Lawyers should be ready to assist all persons in the establishment and protection of as well as defence of their human rights. This is particular necessary for women who are generally vulnerable, poor and defenceless. They may be unable to pay high legal fees and this should be taken into consideration in taking on cases involving women.
• Lawyers should consider the special position of women even when they are defence lawyers in cases of rape and sexual assault.
• Cross examination should not be geared towards causing embarrassment of the witness but at bringing out the truth.
• It should always be remembered that legal assistance and confidential communication with counsel is a right and should be ensured.
• Lawyers and professional associations of lawyers have a vital role to play in upholding professional standards and ethics, protecting their members from persecutions and improper restrictions and infringements, providing legal services to all in need of them and co-operate with government and other institutions in furthering the ends of justice and public interest.
• Lawyers should advise clients as to their legal rights and obligations and as to the workings of the legal system in so far as it is relevant to the legal rights and obligations of clients assisting clients in every appropriate way and taking legal action to protect their interest.
• Assisting clients before courts, tribunals or administrative authorities where appropriate.
• Lawyers should always loyally respect the interest of their clients and in doing all the above lawyers in promoting the cause of justice, shall seek and uphold human rights and fundamental freedoms recognized by national and international laws and shall at all times act freely and diligently in accordance with the law and recognized standards and ethics of the legal profession.

Judicial officers have a central and vital role in the promotion of human rights. They should first of all be familiar with the legal provisions and divided cases relating to offences committed against women.
• They must ensure that women are not intimidated by the aura of the court.
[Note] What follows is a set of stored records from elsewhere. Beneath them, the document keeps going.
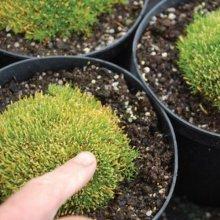 Flower - Scleranthus Uniflorus - Knawel Cushion - 150 Seeds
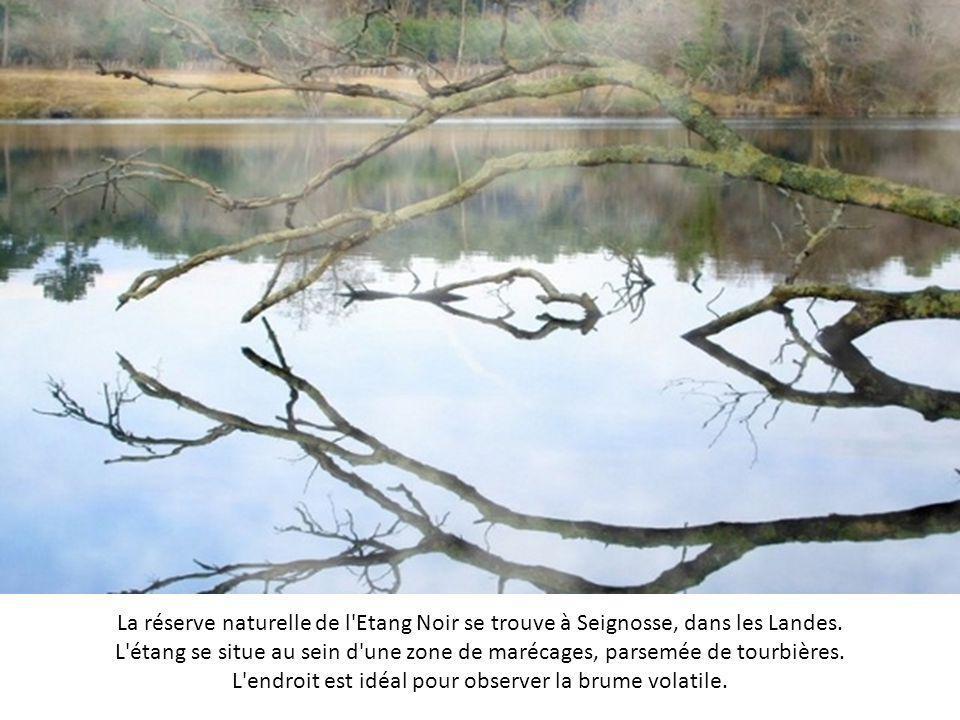 Ce lac artificiel est le plus grand de Bretagne, et ses rives irrégulières encadrées par la forêt séduisent les amoureux de nature. Au lever du jour,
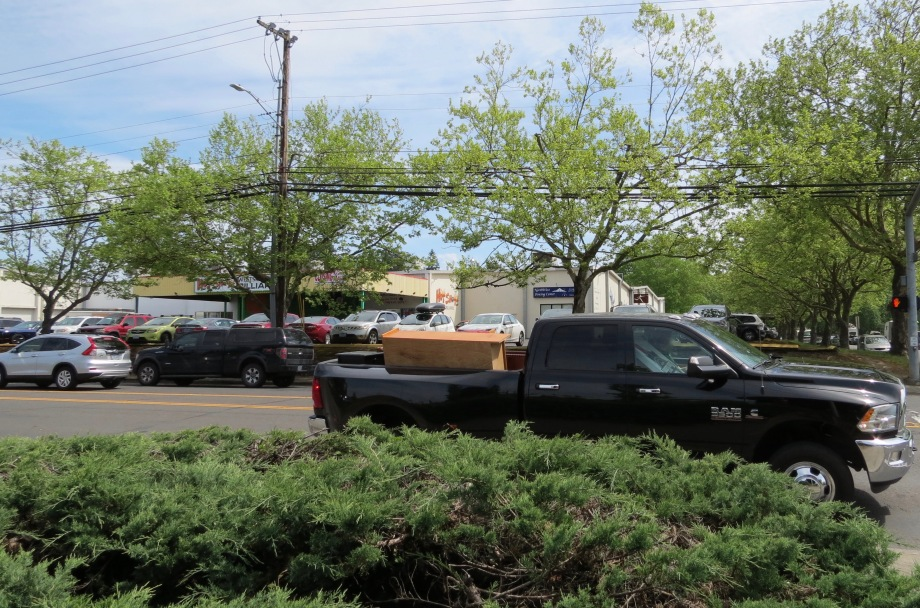 Large trucks & SUVs on our city streets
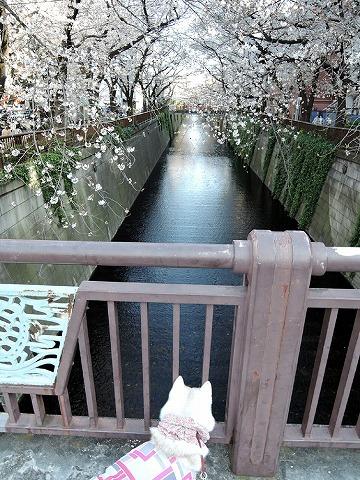 エアお花見_c0062832_16181205.jpg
• The laws must be dynamic and it is in the role of Judges to make it so.
• Specific National Legislation and international treaties should be given a liberal interpretation to accommodate offences against women.
• Technical procedures in the laws should not be a barrier to the enforcement of criminal justice as this has the adverse effect of undermining the confidence the public in the judicial system. Non lawyers cannot understand why such technicalities should stand in the way of apparent justice. They should only be enforced where breach of technicalities may also lead to miscarriage of justice. Rules of criminal procedure should not be so rigid that their breach can automatically lead to acquittal. The provision of section 382 of the criminal code is important for this aspect. It says “Subject to the provision herein before contained, no finding, sentence or order passed by a court of competent jurisdiction shall be reversed or altered on appeal or review on account of any error, omission or irregularity in the complaint summons, warrant, charge, public summons, order, judgment or other proceedings before or during the trial or in any enquiry or other proceedings under the criminal procedure code unless the appeal court or reviewing authority thinks that a failure of justice has in fact been occasioned by such error, omission or irregularity”. This provision is worth of universal adoption. It has been applied in the case of humble US State resulting in the sustenance of the conviction even though plea was not taken after an amendment conversely in Nwafor Ukaegbu and a retrial order made became fresh plea was not taken on amendment of the charge of murder.